Save the whales? Scion may be billing itself as environmentally-friendly, but don't expect it to use battery power anytime soon.

Who says today’s young buyers want to go green?  According to Scion, Toyota’s youth-oriented brand-within-a-brand, price trumps environmental leanings.

While the marque’s parent has become the top-seller of hybrids worldwide, with models like the Toyota Prius, Scion has “no plan” to get into the battery can market, the division’s General Manager Jack Hollis responded to a question from TheDetroitBureau.com.

Instead, the corporate strategy is to focus on keeping Scion prices down and letting Toyota come to market with the more expensive hybrid, plug-in and pure battery-electric offerings.

“We have no plan to expand into the hybrid side or to electrify” with products like the Nissan Leaf, Hollis said following the preview of the 2011 Scion tC coupe.

That model underscores the division’s strategy, Hollis explained, which is to come to market with vehicles under $20,000 that emphasize style and the efficient use of conventional internal combustion engine power.

The executive acknowledged that this might seem to fly in the face of current trends.  While there’s a broad and expanding interest among American motorists in vehicles that use battery power to reduce fuel consumption, green technology is particularly appealing to Gen-X and so-called Millennials, research shows.  That is precisely Scion’s demographic.  It’s average buyer is just 37, and for the tC, in particular, it’s down around 26.

For Toyota, on the other hand, the typical customer is 57.  Yet the brand has built a global reputation as a green leader, largely due to the skillful promotion of products like the Prius, the most popular hybrid-electric vehicle in the world.
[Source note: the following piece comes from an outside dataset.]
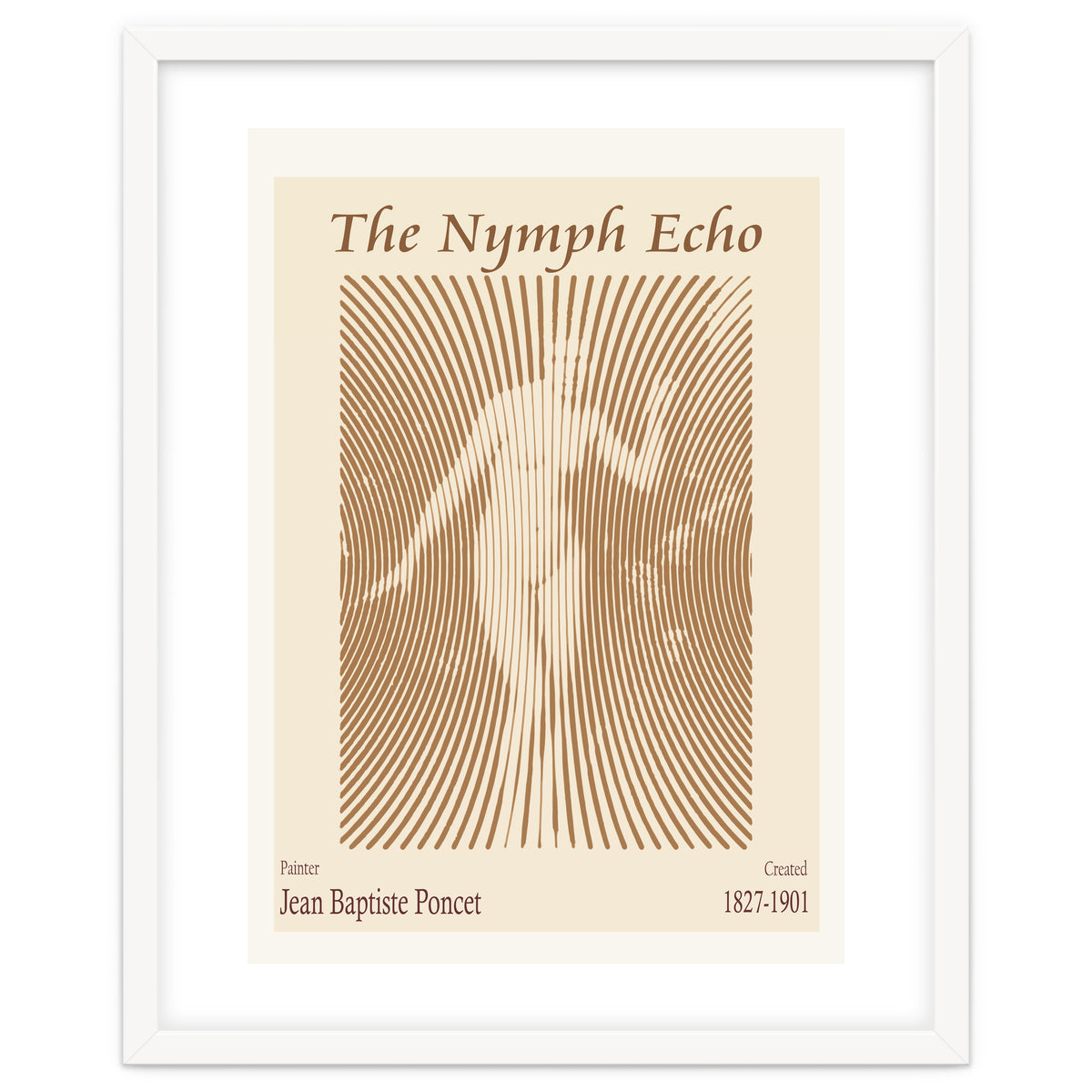The Nymph Echo – Jean Baptiste Poncet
“A lot of youth are green,” Hollis acknowledged, “and looking for new (battery-based) technology, but the preference of Scion is to benefit Toyota” by steering customers looking for hybrids and other electric-based vehicles to the parent brand.
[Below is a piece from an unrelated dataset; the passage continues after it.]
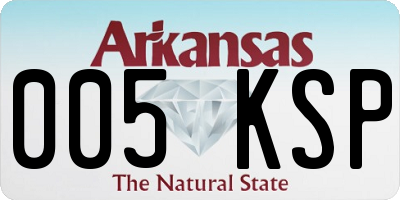 AR license plate 005KSP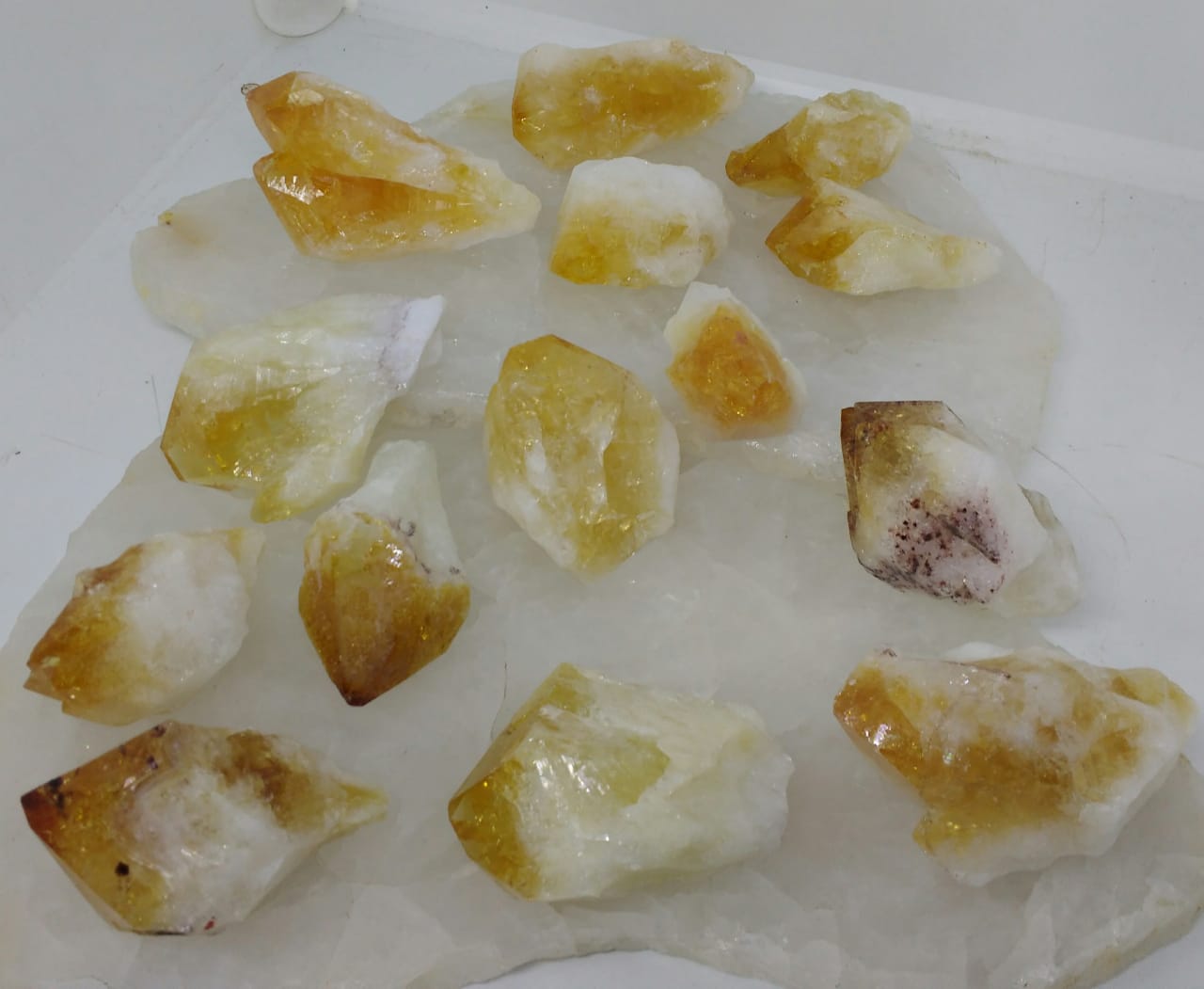 Stones from Uruguay - Brazilian Rough Citrine Points, 100-400g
Toyota itself is rethinking its electrification strategy.  Barely a year ago the automaker seemed reluctant to go much beyond relatively conventional hybrids based on its Hybrid Synergy Drive system.  But it now plans to have a plug-in version of the Prius on sale in North American by late Spring 2012.  And it will unveil a new battery-electric version of the RAV4 crossover, dubbed RAV4-EV, at the upcoming L.A. Auto Show.  Developed as part of a new joint ventures with California electric vehicle maker Tesla Motors, the RAV4-EV could be on sale by 2012.
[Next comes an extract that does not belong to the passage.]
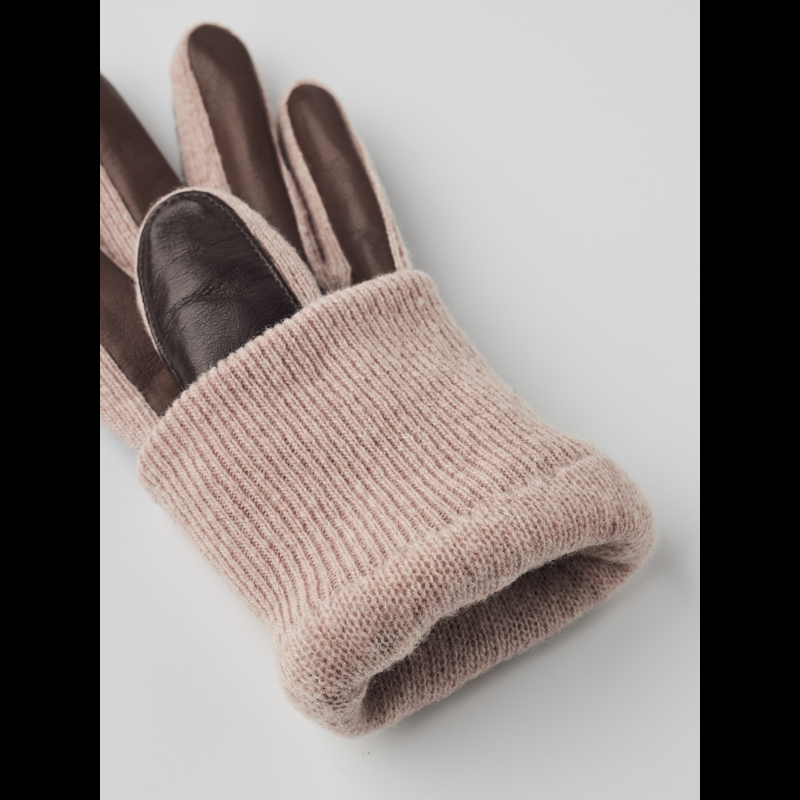 Hestra Damhandskar Jeanne Brun/beige Str. 7 6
(For a closer look at Toyota’s RAV4-EV and its plans to get into the plug-in market, Click Here.)

Targeted specifically at the U.S., Scion products are generally sold overseas under the Toyota badge, so there’s a strong likelihood battery versions might become available abroad.  Could that lead Scion to be more open to electrification in the years ahead?

“We’re not saying we’re not going to look into electrification,” Hollis cautioned.  But he stressed that the U.S. brand’s primary goal is holding down costs to $20,000 or less in order to win over those young, first-time buyers.  That, he noted, is difficult considering the high cost of lithium-ion batteries and other electric propulsion hardware.

But, “as hybrid technology prices comes down, we’ll look into it,” Hollis added, emphasizing that such a move is “still a few years away” at the earliest.